I'm jumpy, I'm nervous, I'm paranoid and suspicious of everything, my mind keeps popping up images of cigarettes to taunt me with and I can't focus for crap.

Meanwhile my hands tremble whenever a craving hits, I get slightly light headed on occasion and I find myself wanting to punch something roughly every five seconds. If I were a cat I'd be the one that follows people around mewing piteously until they try to pet it, whereupon it turns and rips their arms to shreds, only to resume mewing piteously and not understanding why they chase it with pitchforks.

The worst part is, I know that all of these are irrational responses, that I don't really need the nicotine to be a happy person, blah blah blah, all of the usual crap. I know all of that.

Which only makes me more frustrated when I can't control them. Which makes me want a cigarette to calm down. Which starts the whole thing over again, only worse.

And all of this means that every time someone invades my personal space bubble in a way I can't ignore, I want to squeeze their heads like a pimple until gray matter shoots out the top and I get to fingerpaint with it!

No, really. That's what my brain wants me to do, just in case the adrenaline rush of running from the cops in some way resembled the light headed dizzy rush I'd get if I had a cigarette right now.

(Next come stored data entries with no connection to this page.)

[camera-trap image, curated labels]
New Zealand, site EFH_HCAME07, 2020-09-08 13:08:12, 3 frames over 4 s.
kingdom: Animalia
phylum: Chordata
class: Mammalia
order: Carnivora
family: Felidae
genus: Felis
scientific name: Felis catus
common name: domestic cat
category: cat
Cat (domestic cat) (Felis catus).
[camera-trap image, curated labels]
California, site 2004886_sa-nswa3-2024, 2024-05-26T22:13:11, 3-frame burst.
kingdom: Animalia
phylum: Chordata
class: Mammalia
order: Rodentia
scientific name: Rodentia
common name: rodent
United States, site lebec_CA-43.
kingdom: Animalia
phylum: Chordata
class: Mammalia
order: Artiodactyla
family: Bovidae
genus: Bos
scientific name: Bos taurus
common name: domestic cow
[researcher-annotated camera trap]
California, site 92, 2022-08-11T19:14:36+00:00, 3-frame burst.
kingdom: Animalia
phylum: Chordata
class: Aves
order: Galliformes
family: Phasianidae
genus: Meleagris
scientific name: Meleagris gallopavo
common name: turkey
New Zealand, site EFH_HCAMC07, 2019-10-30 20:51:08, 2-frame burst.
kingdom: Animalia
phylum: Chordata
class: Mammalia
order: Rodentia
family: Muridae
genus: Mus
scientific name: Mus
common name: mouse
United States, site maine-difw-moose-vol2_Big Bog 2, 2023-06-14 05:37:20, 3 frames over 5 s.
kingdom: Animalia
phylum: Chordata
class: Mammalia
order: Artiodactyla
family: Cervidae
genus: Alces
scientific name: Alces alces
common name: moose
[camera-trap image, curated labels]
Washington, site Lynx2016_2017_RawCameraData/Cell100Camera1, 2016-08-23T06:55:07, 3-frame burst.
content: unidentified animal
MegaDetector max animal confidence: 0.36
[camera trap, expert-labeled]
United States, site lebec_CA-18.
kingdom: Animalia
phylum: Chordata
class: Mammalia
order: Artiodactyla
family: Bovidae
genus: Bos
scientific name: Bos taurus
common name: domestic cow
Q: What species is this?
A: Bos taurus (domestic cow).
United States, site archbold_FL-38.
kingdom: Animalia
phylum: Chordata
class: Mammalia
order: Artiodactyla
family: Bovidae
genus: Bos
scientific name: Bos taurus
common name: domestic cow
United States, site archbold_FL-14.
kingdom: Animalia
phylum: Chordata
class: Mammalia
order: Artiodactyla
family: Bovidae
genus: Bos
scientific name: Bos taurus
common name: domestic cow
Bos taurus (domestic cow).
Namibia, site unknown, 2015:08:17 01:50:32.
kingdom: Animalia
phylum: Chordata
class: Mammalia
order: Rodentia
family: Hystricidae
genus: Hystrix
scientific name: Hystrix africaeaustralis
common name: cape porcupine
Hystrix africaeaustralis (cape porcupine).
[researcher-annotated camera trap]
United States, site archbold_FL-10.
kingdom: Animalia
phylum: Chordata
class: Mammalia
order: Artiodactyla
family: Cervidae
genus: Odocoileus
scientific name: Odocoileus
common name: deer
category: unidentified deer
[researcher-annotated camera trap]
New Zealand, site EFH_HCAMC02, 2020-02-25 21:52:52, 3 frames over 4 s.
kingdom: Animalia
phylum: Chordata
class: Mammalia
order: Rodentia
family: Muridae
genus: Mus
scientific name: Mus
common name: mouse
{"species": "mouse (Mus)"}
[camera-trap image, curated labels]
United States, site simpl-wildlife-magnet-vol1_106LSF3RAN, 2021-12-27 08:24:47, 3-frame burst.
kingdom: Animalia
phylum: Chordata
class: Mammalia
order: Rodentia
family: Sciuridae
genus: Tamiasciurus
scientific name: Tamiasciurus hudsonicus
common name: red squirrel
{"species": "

So, now you may have a better insight into nicotine withdrawals, or maybe I'll read this in a week and go "wtf was I thinking?!?"

We'll see.

My Resolve

Not to kill people is being tested. Some strange man came knocking on my door.

Twice.

If I wanted to talk to him I'd have answered the door the first damn time he was standing out there dancing like he was about to wet himself.

If he comes back, I'm not promising he won't be crying when he leaves.

I mean seriously, what's the point of locking myself in my apartment to keep myself from being a complete and utter bitch to everyone around me by the simple expedient of not having anyone around me, if they're going to not only interrupt my TV show with a knock on the door, but provide such tempting targets for viciousness as well?!??

Who could resist being mean to an overweight balding guy who stands around outside of strange women's apartments wringing his hands and dancing from foot to foot, while staring around furtively?!?

Either he wanted to attack me or it was his very first time approaching a real live female of the species.

I'm in no real condition to distinguish, at this point. I'd probably assume the first just because it would let me beat someone...

It's Official

I smoked my last cigarette at around two this afternoon.

The weather is conspiring to help me, for once. I went out to the car to get a book, earlier, and my doors are frozen shut.

So, I can't go out and get cigarettes. Unless I walk. A long way. In the cold.

All incentive to stay the hell inside and deal with it like a man.

Even though, you know, I'm not. A man, that is.